You want a placid life, find another planet. This one is occupied with the story’s arc:
About to happen, on the verge, horizontal. You want another planet, try the moon.
Try any of the eight, try Planet X. It’s out there somewhere, black with serenity.
How interesting will our times become? How much more interesting can they become?
A crow with something dangling from its beak flaps onto a telephone pole top, daintily,
And croaks its victory to other crows and tries to keep its morsel to itself.
A limp shape, leggy, stunned, drops from the black beak’s scissors like a rag.
We drive past, commenting, and looking upward. A sunny morning, too cold to be nesting,
Unless that is a nest the crow has seized, against the coming spring.
We’ve been at this historical site before, but not in any history we remember.
The present has been cloaked in cloud before, and not on any holy mountaintop.

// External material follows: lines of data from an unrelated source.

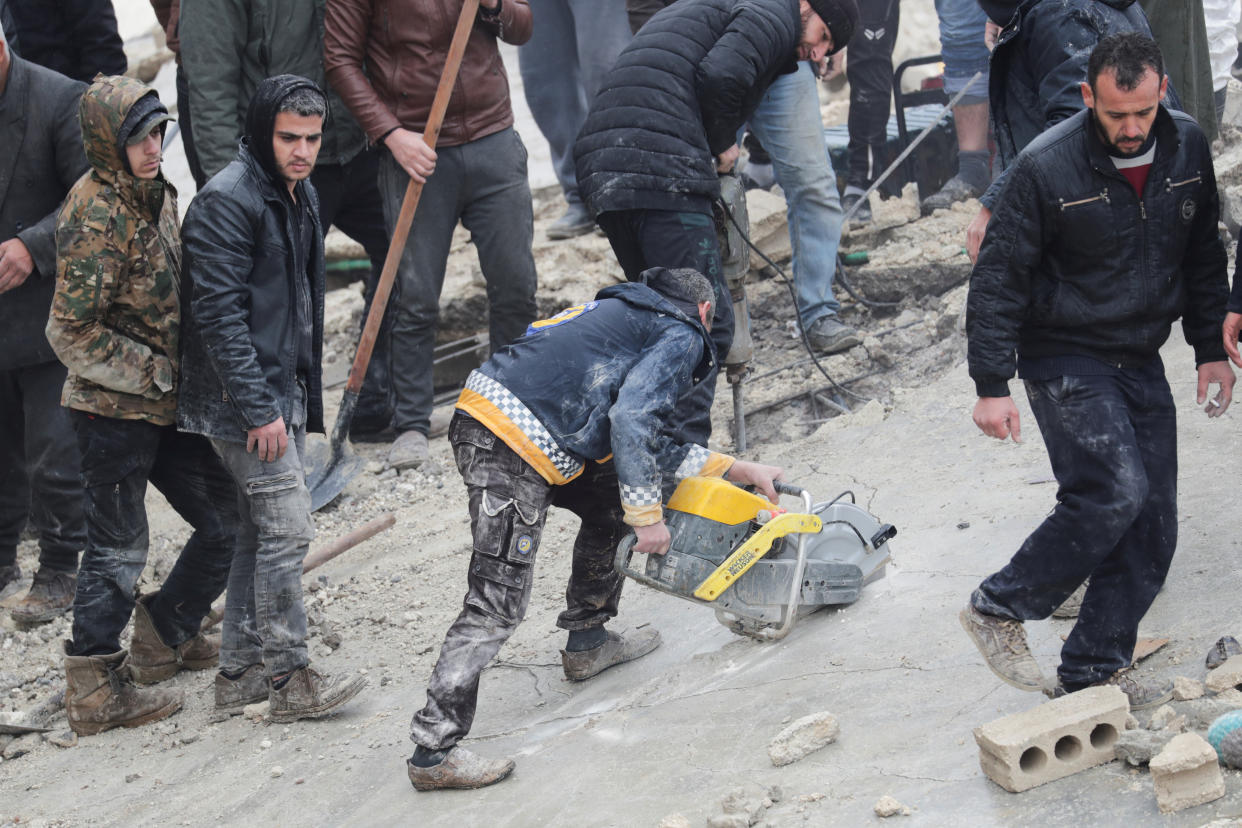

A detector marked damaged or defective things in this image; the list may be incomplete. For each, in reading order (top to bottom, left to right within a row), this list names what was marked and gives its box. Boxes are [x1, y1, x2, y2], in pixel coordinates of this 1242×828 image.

broken concrete chunk [1176, 676, 1200, 700]
broken concrete chunk [1200, 656, 1240, 696]
broken concrete chunk [764, 712, 844, 768]
broken concrete chunk [972, 684, 1128, 792]
broken concrete chunk [1112, 728, 1176, 768]
broken concrete chunk [1144, 736, 1224, 812]
broken concrete chunk [872, 796, 912, 816]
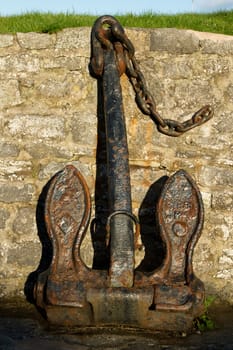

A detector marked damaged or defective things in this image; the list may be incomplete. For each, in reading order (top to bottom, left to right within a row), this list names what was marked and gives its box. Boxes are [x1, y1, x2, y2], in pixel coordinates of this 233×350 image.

metal corrosion [31, 14, 211, 330]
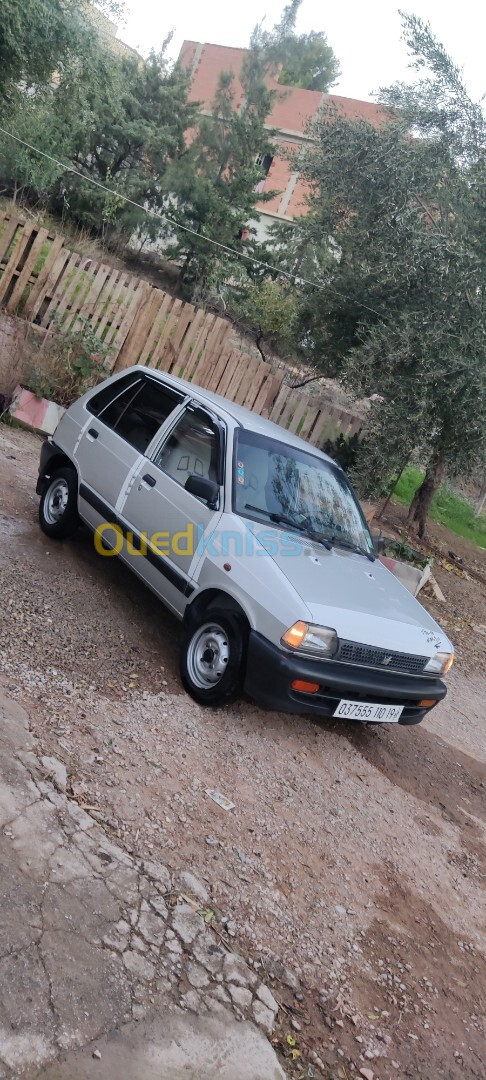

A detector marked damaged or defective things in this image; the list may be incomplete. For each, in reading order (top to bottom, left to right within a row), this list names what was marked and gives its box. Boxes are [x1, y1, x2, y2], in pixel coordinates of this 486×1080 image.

cracked pavement [0, 692, 284, 1080]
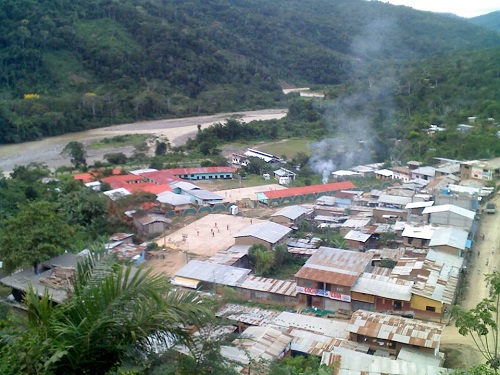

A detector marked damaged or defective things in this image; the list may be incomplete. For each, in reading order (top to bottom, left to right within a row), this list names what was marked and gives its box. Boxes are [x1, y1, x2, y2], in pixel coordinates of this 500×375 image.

rusty metal roof [294, 247, 374, 288]
rusty metal roof [346, 310, 444, 352]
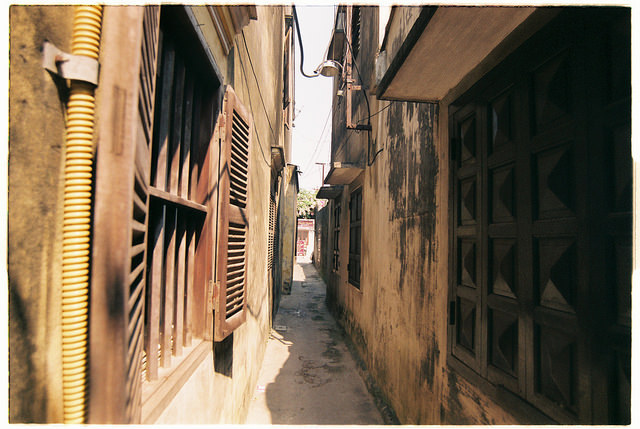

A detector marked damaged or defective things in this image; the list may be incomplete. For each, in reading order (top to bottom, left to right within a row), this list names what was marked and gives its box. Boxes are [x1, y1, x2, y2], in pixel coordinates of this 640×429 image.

To know the stars will one day fly apart so far they can’t be seen
Is almost a relief. For the future flies in one direction—toward us.
And the only way to sidestep it—the only way—is headed this way, too.
So, look. That woman’s got a child by the hand. She’s dragging him across the street.
He’s crying and she’s shouting, but we see only dumbshow. Their breath is smoke.
Will she give in and comfort him? Will he concede at last? We do not know.
Their words are smoke. In a minute they’ll be somewhere else entirely.
Everyone in a minute will be somewhere else entirely. As the crow flies.